* **PROBLEM DETAILS**: Copy whichever lines of the data hold the word "Aepyceros".

= = = = =

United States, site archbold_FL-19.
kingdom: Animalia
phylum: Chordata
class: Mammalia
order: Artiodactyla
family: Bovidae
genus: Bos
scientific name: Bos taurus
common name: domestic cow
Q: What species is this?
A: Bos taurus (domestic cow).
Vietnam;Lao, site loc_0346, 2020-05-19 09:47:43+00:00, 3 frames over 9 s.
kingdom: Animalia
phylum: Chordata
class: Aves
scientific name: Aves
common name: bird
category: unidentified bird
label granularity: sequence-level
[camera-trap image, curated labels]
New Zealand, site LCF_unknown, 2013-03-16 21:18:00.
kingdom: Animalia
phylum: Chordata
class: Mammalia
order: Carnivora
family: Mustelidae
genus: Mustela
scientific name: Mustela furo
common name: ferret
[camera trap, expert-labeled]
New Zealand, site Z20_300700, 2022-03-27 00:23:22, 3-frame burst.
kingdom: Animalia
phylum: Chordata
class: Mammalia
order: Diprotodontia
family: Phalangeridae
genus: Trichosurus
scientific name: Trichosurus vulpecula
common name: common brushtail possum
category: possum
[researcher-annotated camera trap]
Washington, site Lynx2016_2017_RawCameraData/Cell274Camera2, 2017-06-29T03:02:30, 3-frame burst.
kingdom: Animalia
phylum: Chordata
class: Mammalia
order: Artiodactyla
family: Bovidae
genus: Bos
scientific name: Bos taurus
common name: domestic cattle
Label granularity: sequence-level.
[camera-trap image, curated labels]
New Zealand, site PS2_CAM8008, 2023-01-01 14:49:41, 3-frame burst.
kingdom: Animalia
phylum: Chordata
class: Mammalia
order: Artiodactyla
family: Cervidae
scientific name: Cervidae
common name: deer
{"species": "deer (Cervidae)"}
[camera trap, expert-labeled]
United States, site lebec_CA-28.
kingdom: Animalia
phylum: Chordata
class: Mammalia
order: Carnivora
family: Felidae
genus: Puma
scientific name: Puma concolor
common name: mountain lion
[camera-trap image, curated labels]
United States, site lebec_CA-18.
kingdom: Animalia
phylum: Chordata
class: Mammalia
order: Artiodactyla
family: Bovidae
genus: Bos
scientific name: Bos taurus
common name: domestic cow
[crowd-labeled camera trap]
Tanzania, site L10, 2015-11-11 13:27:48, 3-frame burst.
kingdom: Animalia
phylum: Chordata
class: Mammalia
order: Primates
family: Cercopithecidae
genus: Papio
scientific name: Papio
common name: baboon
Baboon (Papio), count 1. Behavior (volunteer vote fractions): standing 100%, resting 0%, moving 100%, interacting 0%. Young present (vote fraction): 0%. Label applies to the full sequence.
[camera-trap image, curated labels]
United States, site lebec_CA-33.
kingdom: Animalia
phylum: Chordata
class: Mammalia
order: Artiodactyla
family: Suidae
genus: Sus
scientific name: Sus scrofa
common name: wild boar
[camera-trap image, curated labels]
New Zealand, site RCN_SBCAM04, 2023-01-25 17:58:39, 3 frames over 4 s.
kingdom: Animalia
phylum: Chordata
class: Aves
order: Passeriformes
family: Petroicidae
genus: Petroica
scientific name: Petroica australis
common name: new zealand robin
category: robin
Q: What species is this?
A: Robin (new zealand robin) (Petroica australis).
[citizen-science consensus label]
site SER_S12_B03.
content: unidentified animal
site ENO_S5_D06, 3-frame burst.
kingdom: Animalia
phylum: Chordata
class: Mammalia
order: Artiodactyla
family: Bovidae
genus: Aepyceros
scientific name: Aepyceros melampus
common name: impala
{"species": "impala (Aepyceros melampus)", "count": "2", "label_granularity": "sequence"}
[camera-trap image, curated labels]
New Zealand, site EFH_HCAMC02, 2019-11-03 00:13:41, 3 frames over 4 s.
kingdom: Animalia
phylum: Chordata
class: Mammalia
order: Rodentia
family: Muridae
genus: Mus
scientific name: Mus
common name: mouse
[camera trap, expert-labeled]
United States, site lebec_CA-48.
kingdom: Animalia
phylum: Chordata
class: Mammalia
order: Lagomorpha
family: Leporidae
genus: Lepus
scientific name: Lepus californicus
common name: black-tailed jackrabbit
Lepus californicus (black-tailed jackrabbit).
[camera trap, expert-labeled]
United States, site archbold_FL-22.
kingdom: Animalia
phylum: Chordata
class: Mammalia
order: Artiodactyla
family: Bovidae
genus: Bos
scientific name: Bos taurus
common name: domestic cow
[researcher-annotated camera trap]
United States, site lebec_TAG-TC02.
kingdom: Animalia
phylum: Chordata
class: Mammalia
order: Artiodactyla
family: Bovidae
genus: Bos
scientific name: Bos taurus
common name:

= = = = =

* **TASK SOLUTION**:
genus: Aepyceros
scientific name: Aepyceros melampus
{"species": "impala (Aepyceros melampus)", "count": "2", "label_granularity": "sequence"}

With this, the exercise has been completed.